Le second volet de la réforme consistait à confier au réseau des Urssaf, qui recouvrait d’ores et déjà les cotisations « famille » ainsi que la CSG-CRDS des travailleurs indépendants, soit la plus grande partie des cotisations avec 45 % du total1, le recouvrement de la totalité des cotisations des travailleurs indépendants.

Le nouveau régime n’avait en effet pas les moyens, en particulier les moyens informatiques, d’assurer lui-même le recouvrement des cotisations.

Ses bâtisseurs n’ont toutefois pas « fait le deuil » d’un tel scénario et se sont efforcés, tout en déléguant le recouvrement, de préserver en pratique le partage de cette compétence.

Les objectifs de l’ISU sont « la simplification des formalités du travailleur indépendant et l’efficience des opérations conduites par les organismes gestionnaires par :

- l’existence d’une seule créance qui couvre l’ensemble des contributions et cotisations personnelles ;

- un seul circuit de calcul, d’émission, de paiement et de recouvrement amiable et forcé des cotisations ;

- un seul interlocuteur pour l’ensemble de ses cotisations et contributions sociales personnelles (convention ISU). »

Avec la délégation du recouvrement des cotisations aux Urssaf, le RSI passait d’une gestion intégrée du recouvrement et des prestations par risque pour chaque population à une unification du recouvrement pour les différents risques et les différentes populations au sein des Urssaf et à une unification de la gestion des prestations par le RSI.

La création de l’interlocuteur social unique, couplée au RSI, avait toutefois pour objectif d’afficher une unicité de la gestion des cotisations et des prestations au sein du nouveau régime, sur le modèle qui prévalait dans l’ancienne organisation. L’étroite imbrication de la gestion des cotisations et des prestations pour les travailleurs indépendants, liée à la relation cotisations/prestations, n’a pas été remise en cause au sein de l’ISU et nécessite des flux d’informations permanents entre le RSI et son délégataire pour le recouvrement.
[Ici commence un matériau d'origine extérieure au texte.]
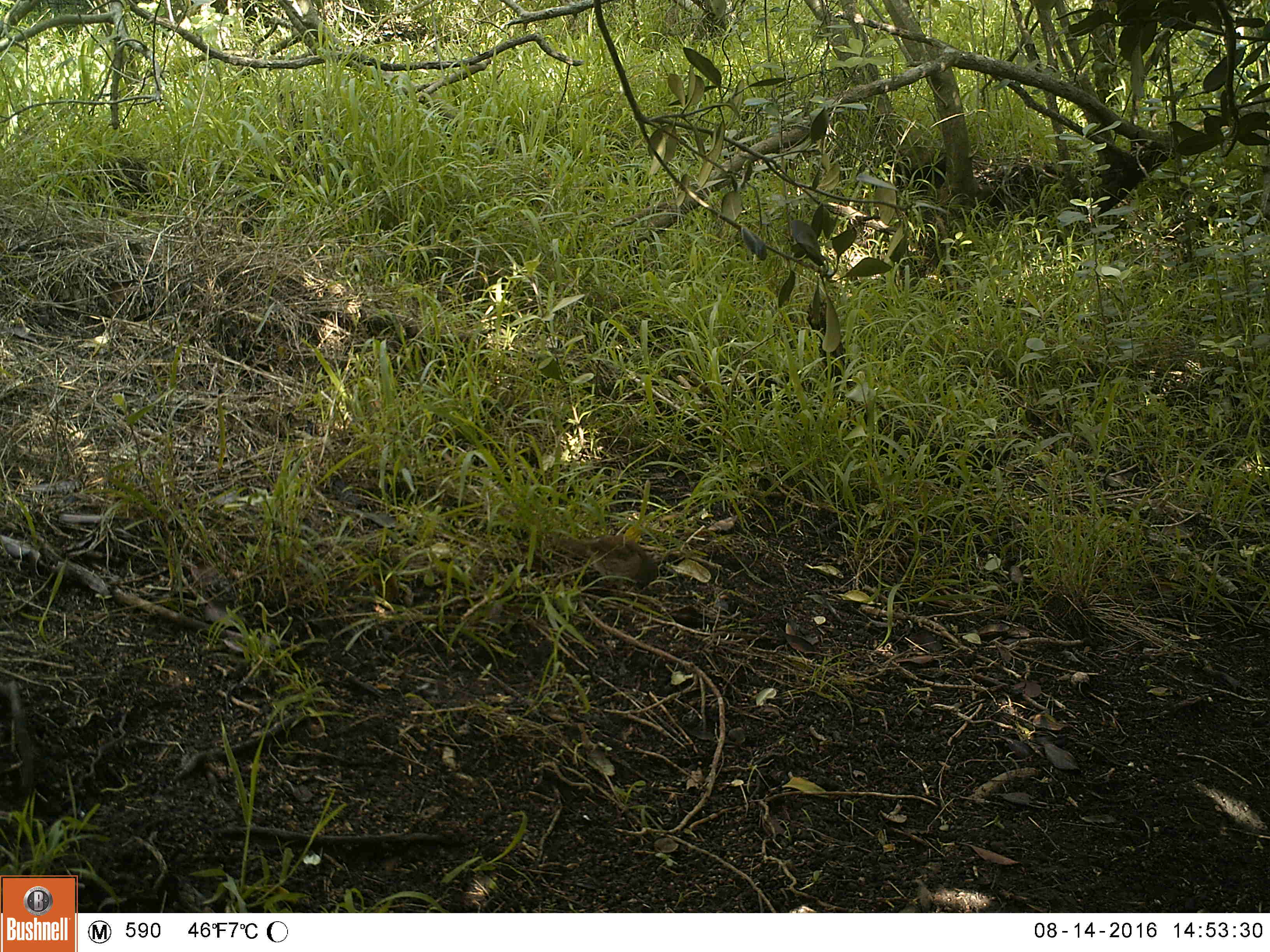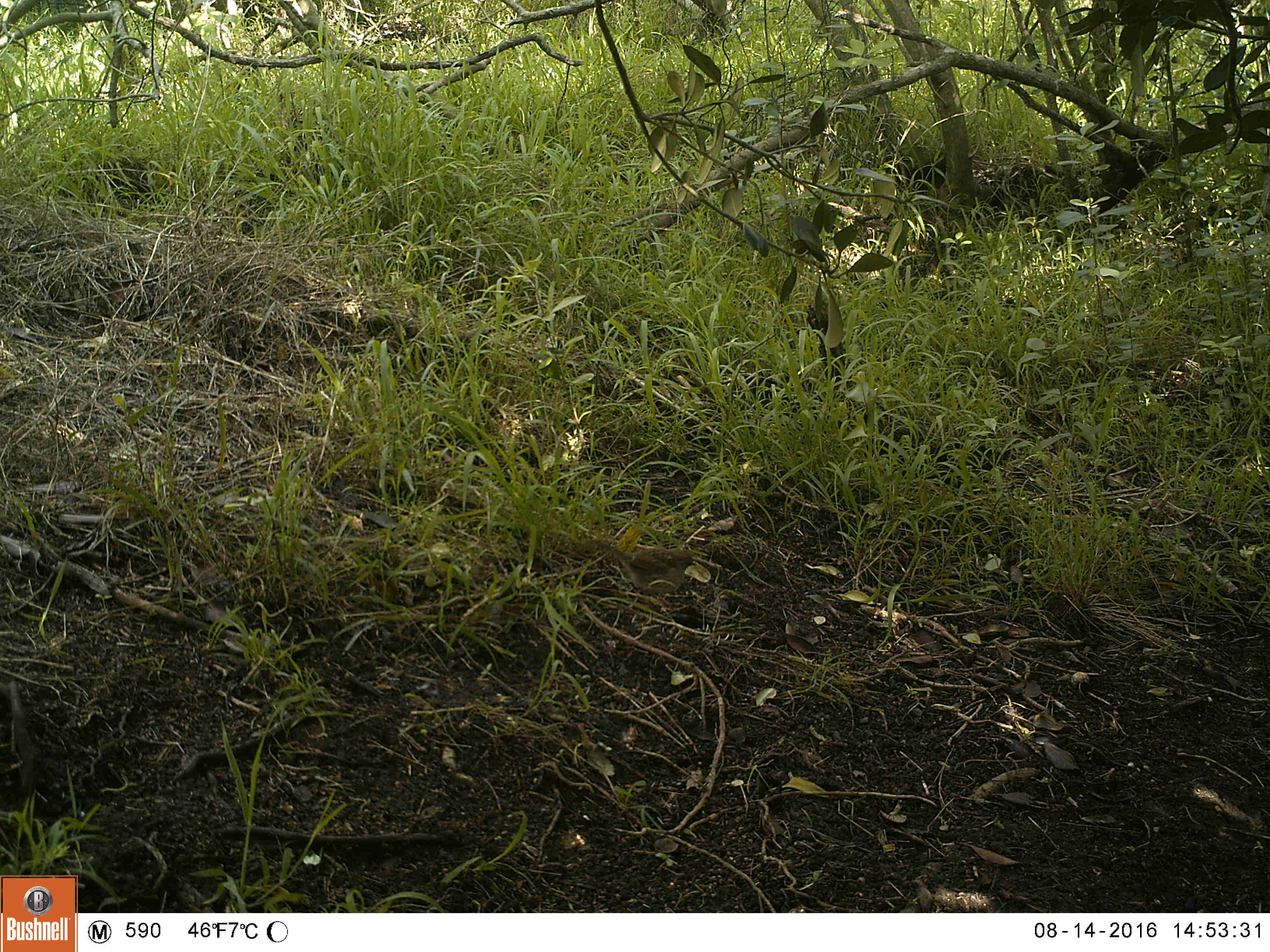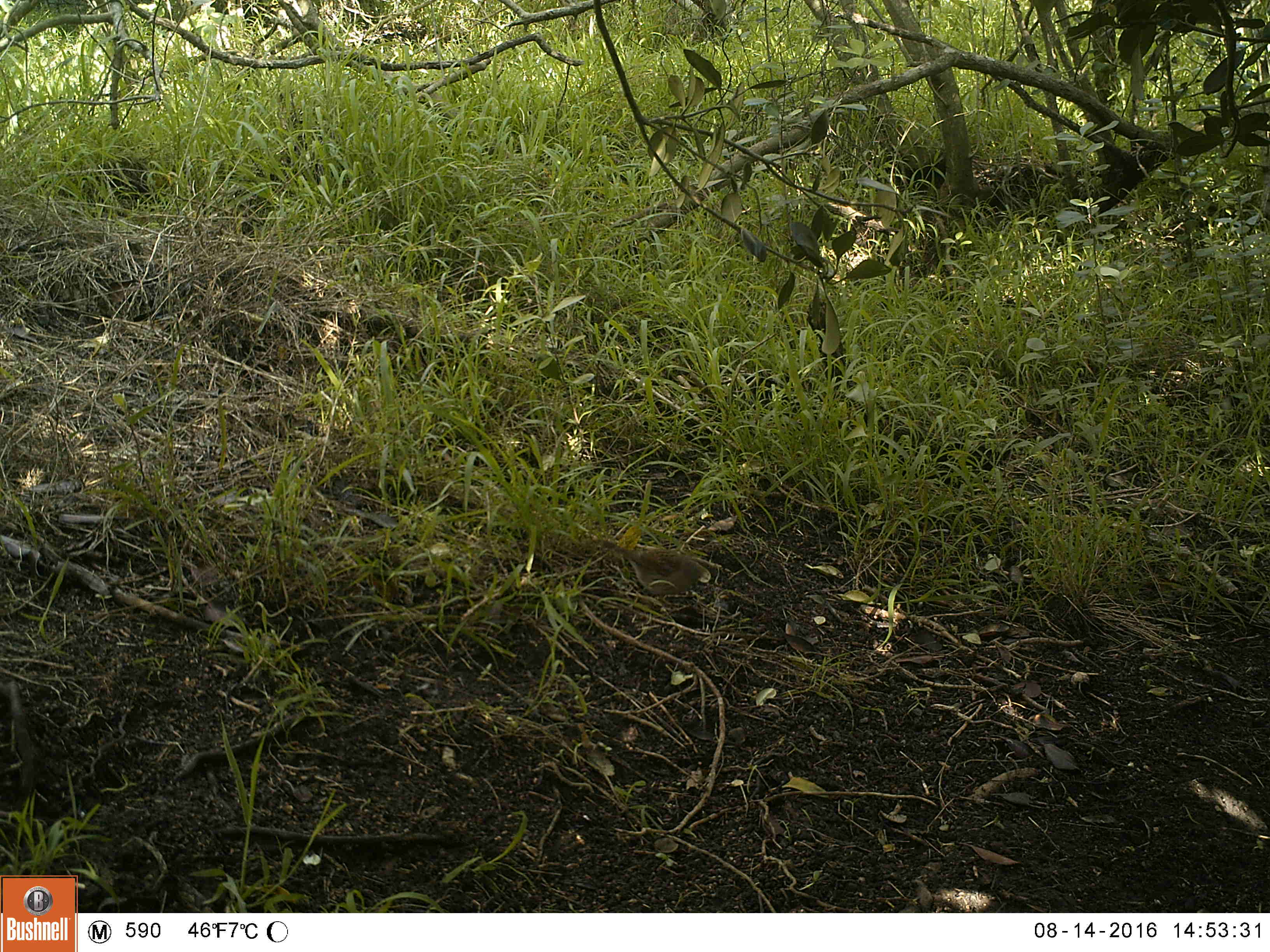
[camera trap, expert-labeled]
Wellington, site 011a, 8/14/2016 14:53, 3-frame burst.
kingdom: Animalia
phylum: Chordata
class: Aves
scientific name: Aves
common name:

Au sein de l’ISU, l’affiliation et le recueil de la déclaration des revenus sont assurés par le RSI, le recouvrement des cotisations par les Urssaf, le RSI reprenant théoriquement cette compétence après 30 jours pour le recouvrement amiable et forcé des cotisations.

1 55 % si l’on excepte les cotisations de retraite des professions libérales.

Figure n° 7 : Organisation de la gestion des cotisations et prestations des travailleurs indépendants

Avant la réforme Après la réforme

Artisans

Source : Cour des comptes, RALFSS 2012

2. … mise à mal par des défaillances techniques et une prise de conscience tardive

L’intégration de l’ensemble du recouvrement des cotisations des travailleurs indépendants au sein de l’outil informatique de l’Acoss (SNV2) a mis au jour la complexité de l’organisation de l’ISU alors que l’outil informatique censé la servir s’est révélé insuffisamment robuste.

Les dysfonctionnements observés lors de la mise en place du régime social des indépendants ont été largement documentés dans différents rapports publics et le constat posé par ces rapports n’est pas discuté par les responsables du RSI.

Les observations de la Cour des comptes en 2012, un constat partagé Publié sous forme d’insertion au rapport annuel sur le financement de la sécurité sociale en septembre 2012, le constat de la Cour des comptes fait ainsi état d’une réforme « mal construite et mal mise en œuvre en raison de compromis institutionnels laborieux et d’une mésestimation complète des contraintes techniques », soulignant « de graves perturbations pour les assurés » et « de lourdes conséquences financières pour les comptes sociaux ». La Cour soulignait la nécessité « de donner la priorité au rétablissement rapide de la fonction de recouvrement ».

Le maintien d’un recouvrement partagé entre les Urssaf et le RSI

Sur la mise en place du nouveau régime, la Cour notait que « au total, dans un contexte de méfiance entre les acteurs de la protection sociale des indépendants, les préoccupations d’équilibre institutionnel ont primé sur le réalisme indispensable à la bonne mise en place d’un nouveau régime de sécurité sociale ».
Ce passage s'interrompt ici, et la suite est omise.